Description of the task: Rewrite every row below, replacing each occurrence of "camera" with "viewer" and keeping everything else the same. Omit the pictures from your version.

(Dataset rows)
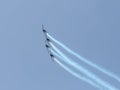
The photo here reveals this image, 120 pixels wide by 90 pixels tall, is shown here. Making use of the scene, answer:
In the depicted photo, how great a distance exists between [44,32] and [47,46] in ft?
13.5

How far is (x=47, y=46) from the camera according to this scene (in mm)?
81125

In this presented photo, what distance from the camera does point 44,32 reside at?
3287 inches

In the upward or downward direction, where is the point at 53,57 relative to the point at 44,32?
downward

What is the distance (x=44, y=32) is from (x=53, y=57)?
770 centimetres

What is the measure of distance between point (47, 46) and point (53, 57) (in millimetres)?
3634

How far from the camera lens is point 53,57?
259ft
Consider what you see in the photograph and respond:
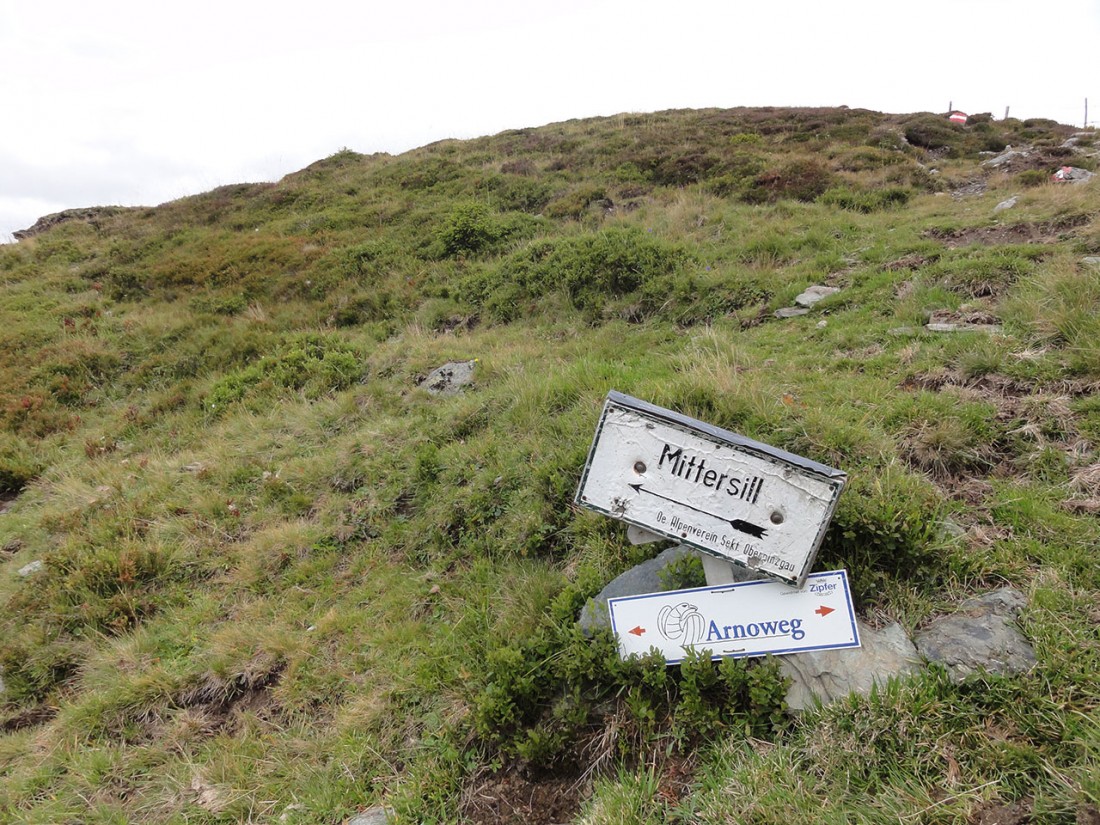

The answer:
The photo here reveals this image, 120 pixels wide by 90 pixels tall, is shown here. Making use of the scene, answer:
In the depicted photo, how great a distance exists between [44,32] and [47,46] in ft?
13.5

How far is (x=47, y=46) from the viewer according to this scene (in mm)?
81125

In this presented photo, what distance from the viewer does point 44,32 reside at?
3287 inches

In the upward or downward direction, where is the point at 53,57 relative to the point at 44,32?
downward

What is the distance (x=44, y=32) is from (x=53, y=57)?
770 centimetres

What is the measure of distance between point (47, 46) and point (53, 57) (in millimetres)?
3634

How far from the viewer lens is point 53,57?
259ft
Consider what you see in the photograph and respond:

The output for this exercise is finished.